**WHAT TO PRODUCE:**
In the excerpt below, how long does the electric toothbrush vibrate before it turns itself off?

**EXCERPTED TEXT:**
BUT, we're past that and he's sleeping great now!  I kept a sleep log and identified times of the day that Will most often fell asleep.  Then I also noted that more important than that, just about 2 hours after he woke up from a nap, he was fussy again.  Like clockwork. 

So, now we have some predictability and NO CRYING at nap time!  Or bedtime, for that matter.

7:00am: Wake up

9:00-10:30am: Nap #1

12:30-1:30pm: Nap #2

3:30-4:15pm: Nap #3

6:30pm: Bedtime routine begins (bath, pajamas, nursing)

7:30pm: Will falls asleep nursing and I take him up to his crib

This varies some, but most days, this is what I can plan on.  He is getting up once in the night, anywhere from 2-5, and going back to sleep after a feeding.

I really can't complain.  And I have Dr. Weissbluth to thank!!

1.30.2012

Two Minutes

I got a new toothbrush.  A sonicare electric toothbrush.  The thing works really well, but part of its trick is that it forces you to brush for a full 2 minutes.  As soon as you turn the brush on, it vibrates for exactly 2 minutes before it turns itself off.

This is a great feature, but it annoys me!  Why?  Because those 2 minutes seem like an eternity.  Because those combine to be a total of 4 minutes of my day (2 minutes in the morning and 2 in the evening) when I can't do anything else besides brush my teeth.  It seems like such a waste of time.  I can't chew on the brush and make the bed, or separate the laundry, or clean up the counter.  I have to actually hold on to the brush and I have to do it for a full 2 minutes.

This should not annoy me.  I need to change my attitude.  Rather than cramming so much into my day, I need more minutes where I can just do one thing, and think.  Pray.  Be.  I need to embrace the time I have nursing and sometimes just be quiet.  Soak in the moment.  Recharge.  I do not have to be multitasking every minute of the day. 

See?  These are the lessons I learn when I take 2 minutes to do nothing but brush my teeth.  What else could I learn if I just slowed down?

1.29.2012

My Favorite Time of Day

My favorite part of the day is singing to Will before nap times.  He usually gets 3 naps a day (we have finally settled in on a schedule!) and before each one, I strap him in the baby carrier, take him up to his nursery, bounce him a little, and sing.  He will often reach for my thumbs and wrap one little fist around each one.  After a couple songs, he'll lay his head on my chest and I will rest my cheek on the top of his head.  It is such a content, safe feeling.  I soak in his smell.  He hears my heartbeat.  I could hold him like that for hours.

**DATA PROVIDED:**
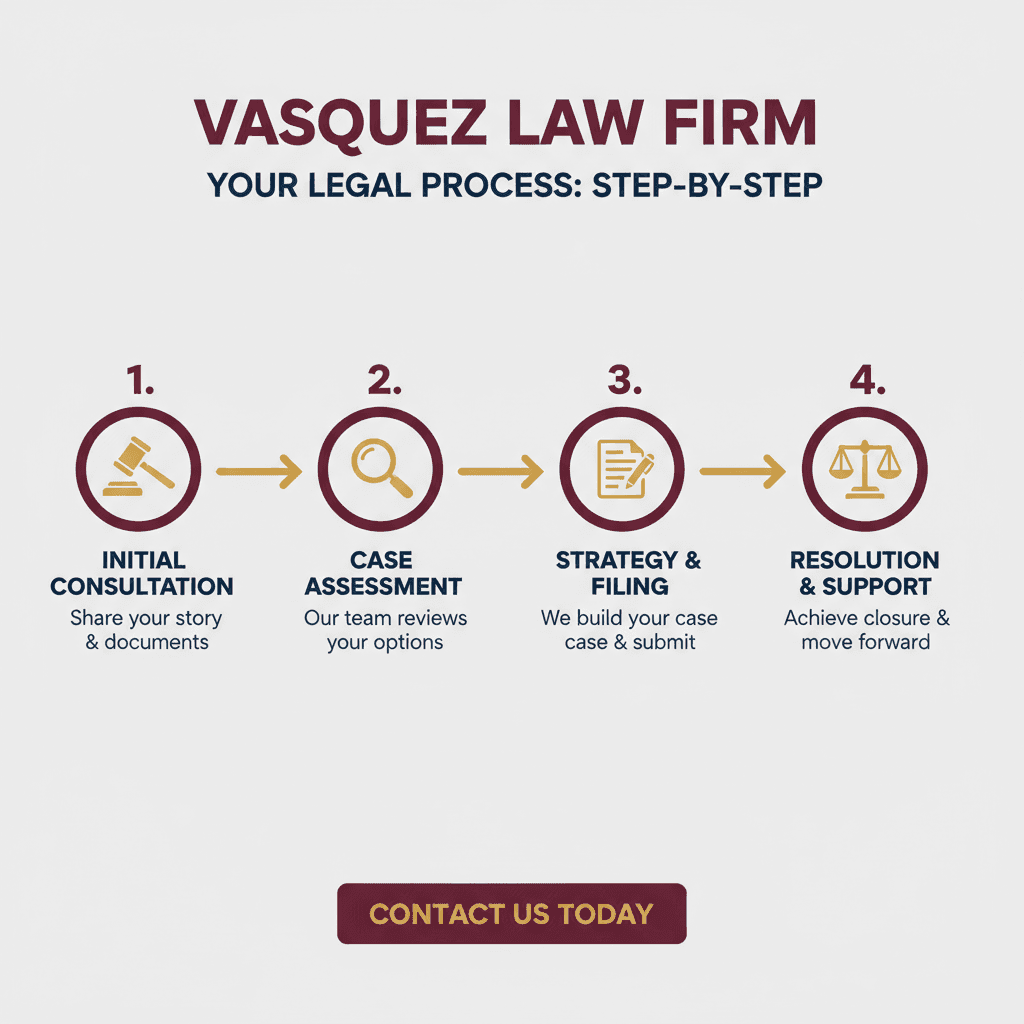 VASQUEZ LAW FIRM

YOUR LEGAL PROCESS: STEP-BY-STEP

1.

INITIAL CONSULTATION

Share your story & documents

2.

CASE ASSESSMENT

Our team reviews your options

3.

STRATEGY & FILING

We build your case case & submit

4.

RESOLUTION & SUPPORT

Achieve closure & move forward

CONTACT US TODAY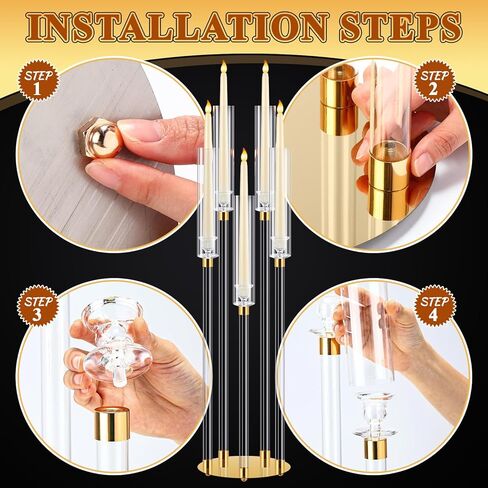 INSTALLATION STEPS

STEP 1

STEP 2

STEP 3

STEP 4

**RESPONSE AREA:**
Exactly 2 minutes.